I can only add my support to that eloquent statement of principle.
It is no doubt true that juries have a de facto power to disregard the law as stated to the jury by the judge. We cannot enter the jury room. The jury is never called upon to explain the reasons which lie behind a verdict. It may even be true that in some limited circumstances the private decision of a jury to refuse to apply the law will constitute, in the words of a Law Reform Commission of Canada working paper, “the citizen’s ultimate protection against oppressive laws and the oppressive enforcement of the law” (Law Reform Commission of Canada, Working Paper 27, The Jury in Criminal Trials (1980)). But recognizing this reality is a far cry from suggesting that counsel may encourage a jury to ignore a law they do not support or to tell a jury that it has a right to do so. The difference between accepting the reality of de facto discretion in applying the law and elevating such discretion to the level of a right was stated clearly by the United States Court of Appeals, District of Columbia Circuit, in United States v. Dougherty, 473 F.2d 1113 (1972), per Leventhal J., at p. 1134:
The jury system has worked out reasonably well overall, providing “play in the joints” that imparts flexibility and avoid[s] undue rigidity. An equilibrium has evolved – an often marvelous balance – with the jury acting as a “safety valve” for exceptional cases, without being a wildcat or runaway institution. There is reason to believe that the simultaneous achievement of modest jury equity and avoidance of intolerable caprice depends on formal instructions that do not expressly delineate a jury charter to carve out its own rules of law.

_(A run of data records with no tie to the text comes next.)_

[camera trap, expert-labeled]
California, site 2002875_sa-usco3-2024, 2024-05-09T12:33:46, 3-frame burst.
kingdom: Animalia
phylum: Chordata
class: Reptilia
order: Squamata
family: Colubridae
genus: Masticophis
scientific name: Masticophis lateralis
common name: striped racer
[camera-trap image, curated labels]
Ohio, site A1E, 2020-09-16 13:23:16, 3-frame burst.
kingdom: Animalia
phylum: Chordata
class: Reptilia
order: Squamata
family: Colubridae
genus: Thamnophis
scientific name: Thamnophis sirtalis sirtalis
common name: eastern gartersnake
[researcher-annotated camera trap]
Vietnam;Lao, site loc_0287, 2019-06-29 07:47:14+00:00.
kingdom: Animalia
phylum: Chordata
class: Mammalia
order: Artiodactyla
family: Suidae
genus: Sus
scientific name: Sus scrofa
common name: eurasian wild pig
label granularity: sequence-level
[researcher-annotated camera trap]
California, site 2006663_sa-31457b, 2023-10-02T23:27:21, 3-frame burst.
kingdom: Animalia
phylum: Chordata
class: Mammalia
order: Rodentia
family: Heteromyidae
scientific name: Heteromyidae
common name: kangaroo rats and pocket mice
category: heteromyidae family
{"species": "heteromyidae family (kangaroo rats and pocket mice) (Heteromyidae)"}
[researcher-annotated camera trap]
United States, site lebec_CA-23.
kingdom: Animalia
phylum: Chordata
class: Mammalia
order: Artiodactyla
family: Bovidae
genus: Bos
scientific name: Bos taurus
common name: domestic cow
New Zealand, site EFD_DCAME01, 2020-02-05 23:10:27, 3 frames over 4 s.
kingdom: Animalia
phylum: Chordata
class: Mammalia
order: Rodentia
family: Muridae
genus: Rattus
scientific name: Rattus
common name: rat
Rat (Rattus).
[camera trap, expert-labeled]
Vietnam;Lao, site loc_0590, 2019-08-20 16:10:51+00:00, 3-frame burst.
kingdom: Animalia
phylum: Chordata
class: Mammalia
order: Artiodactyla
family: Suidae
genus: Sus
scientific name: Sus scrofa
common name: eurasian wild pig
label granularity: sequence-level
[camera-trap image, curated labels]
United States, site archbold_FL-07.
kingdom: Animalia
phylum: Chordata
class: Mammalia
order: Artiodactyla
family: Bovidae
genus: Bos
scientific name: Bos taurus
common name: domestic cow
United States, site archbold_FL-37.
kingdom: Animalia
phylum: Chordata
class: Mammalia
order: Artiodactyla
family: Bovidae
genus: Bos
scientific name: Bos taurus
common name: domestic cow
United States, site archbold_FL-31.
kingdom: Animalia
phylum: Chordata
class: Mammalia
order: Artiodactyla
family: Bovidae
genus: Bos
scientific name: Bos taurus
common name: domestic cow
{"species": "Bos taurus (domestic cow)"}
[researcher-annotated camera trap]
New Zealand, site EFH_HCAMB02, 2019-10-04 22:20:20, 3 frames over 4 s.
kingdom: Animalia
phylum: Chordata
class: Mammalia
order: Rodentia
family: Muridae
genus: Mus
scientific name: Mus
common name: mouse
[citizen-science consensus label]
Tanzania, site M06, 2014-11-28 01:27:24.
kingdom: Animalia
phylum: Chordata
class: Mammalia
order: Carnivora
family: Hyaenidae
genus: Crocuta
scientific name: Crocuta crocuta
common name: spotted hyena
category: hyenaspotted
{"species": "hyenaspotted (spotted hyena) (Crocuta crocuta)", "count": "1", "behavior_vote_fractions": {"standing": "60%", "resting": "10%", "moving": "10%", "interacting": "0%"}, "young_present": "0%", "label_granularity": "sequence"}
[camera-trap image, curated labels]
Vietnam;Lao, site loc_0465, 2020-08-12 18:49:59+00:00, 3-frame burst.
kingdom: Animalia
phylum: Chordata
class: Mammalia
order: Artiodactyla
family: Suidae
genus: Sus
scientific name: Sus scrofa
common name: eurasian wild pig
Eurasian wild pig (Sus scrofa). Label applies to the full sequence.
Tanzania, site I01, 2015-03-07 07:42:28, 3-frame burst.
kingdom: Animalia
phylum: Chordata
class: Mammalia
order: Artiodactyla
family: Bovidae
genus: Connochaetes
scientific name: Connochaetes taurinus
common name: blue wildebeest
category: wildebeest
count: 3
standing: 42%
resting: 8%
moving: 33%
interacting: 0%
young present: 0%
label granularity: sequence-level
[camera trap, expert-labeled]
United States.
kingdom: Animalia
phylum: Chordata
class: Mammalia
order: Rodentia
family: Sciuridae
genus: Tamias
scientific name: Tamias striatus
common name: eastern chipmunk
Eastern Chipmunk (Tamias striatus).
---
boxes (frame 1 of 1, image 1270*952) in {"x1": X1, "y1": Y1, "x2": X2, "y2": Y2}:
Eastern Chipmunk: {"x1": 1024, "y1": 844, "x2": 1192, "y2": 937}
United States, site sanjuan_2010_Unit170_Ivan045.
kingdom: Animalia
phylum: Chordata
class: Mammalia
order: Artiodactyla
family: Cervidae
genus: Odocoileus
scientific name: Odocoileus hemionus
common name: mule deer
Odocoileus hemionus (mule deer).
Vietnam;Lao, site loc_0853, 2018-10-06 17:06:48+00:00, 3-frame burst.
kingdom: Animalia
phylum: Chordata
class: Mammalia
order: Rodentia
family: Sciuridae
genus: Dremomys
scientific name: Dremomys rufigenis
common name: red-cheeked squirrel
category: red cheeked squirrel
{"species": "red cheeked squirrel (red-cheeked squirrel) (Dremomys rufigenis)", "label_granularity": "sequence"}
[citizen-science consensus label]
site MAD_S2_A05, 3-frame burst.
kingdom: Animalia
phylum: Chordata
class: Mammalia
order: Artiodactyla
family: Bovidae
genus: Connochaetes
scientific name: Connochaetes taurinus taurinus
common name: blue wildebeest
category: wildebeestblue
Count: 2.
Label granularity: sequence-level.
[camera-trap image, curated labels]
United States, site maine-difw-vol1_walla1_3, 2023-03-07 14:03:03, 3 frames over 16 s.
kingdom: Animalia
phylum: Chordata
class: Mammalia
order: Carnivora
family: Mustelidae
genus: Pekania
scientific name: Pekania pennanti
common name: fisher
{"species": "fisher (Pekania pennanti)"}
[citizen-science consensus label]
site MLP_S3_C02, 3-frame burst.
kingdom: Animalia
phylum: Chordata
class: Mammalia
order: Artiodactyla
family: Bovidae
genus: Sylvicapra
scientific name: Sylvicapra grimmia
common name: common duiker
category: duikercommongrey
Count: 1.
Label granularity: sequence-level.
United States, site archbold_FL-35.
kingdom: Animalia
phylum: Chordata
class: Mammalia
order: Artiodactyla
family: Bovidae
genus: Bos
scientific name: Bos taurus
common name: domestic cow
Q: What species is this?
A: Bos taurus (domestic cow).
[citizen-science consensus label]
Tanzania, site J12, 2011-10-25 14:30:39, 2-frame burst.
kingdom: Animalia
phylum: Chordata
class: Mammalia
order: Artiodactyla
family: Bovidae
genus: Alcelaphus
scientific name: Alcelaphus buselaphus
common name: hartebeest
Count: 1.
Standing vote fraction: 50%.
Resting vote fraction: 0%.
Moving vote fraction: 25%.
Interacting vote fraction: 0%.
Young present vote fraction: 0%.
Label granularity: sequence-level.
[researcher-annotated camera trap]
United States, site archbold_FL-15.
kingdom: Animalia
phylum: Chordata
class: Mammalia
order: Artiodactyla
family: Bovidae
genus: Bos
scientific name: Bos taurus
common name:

To accept Mr. Manning’s argument that defence counsel should be able to encourage juries to ignore the law would be to disturb the “marvelous balance” of our system of criminal trials before a judge and jury. Such a disturbance would be irresponsible. I agree with the trial judge and with the Court of Appeal that Mr. Manning was quite simply wrong to say to the jury that if they did not like the law they need not enforce it. He should not have done so.